[Stored records]

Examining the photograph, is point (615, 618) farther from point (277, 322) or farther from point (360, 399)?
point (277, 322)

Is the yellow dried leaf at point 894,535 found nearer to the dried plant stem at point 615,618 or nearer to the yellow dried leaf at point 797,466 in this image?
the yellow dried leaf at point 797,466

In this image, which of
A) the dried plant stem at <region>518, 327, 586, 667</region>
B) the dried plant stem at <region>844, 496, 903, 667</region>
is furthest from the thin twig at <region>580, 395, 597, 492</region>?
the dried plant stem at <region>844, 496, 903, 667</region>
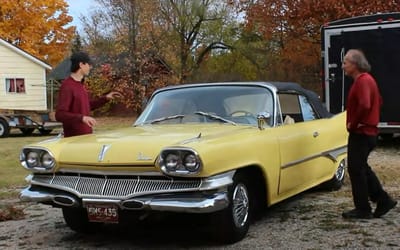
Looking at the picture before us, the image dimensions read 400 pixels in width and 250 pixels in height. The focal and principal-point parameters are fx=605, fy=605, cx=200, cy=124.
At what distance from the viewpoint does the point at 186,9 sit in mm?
40156

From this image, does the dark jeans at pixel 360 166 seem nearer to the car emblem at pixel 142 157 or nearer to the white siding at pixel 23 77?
the car emblem at pixel 142 157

◆ Brief
Format every line of the stored records above as a JSON list of strings, one string per line, with blank lines left out. Omit the picture markers from the list.

◆ In response
[
  "Examining the photograph, is point (615, 618) farther from point (277, 322) or farther from point (360, 399)?",
  "point (277, 322)",
  "Is the yellow dried leaf at point 894,535 found nearer to the dried plant stem at point 615,618 or nearer to the yellow dried leaf at point 797,466 in this image?",
  "the yellow dried leaf at point 797,466",
  "In this image, which of",
  "A) the dried plant stem at <region>518, 327, 586, 667</region>",
  "B) the dried plant stem at <region>844, 496, 903, 667</region>",
  "is furthest from the thin twig at <region>580, 395, 597, 492</region>?",
  "the dried plant stem at <region>844, 496, 903, 667</region>",
  "Looking at the picture before us, the image dimensions read 400 pixels in width and 250 pixels in height. The focal and principal-point parameters are fx=605, fy=605, cx=200, cy=124.",
  "At what distance from the viewpoint does the point at 186,9 sit in mm?",
  "40156",
  "From this image, does the dark jeans at pixel 360 166 seem nearer to the car emblem at pixel 142 157 or nearer to the white siding at pixel 23 77?",
  "the car emblem at pixel 142 157"
]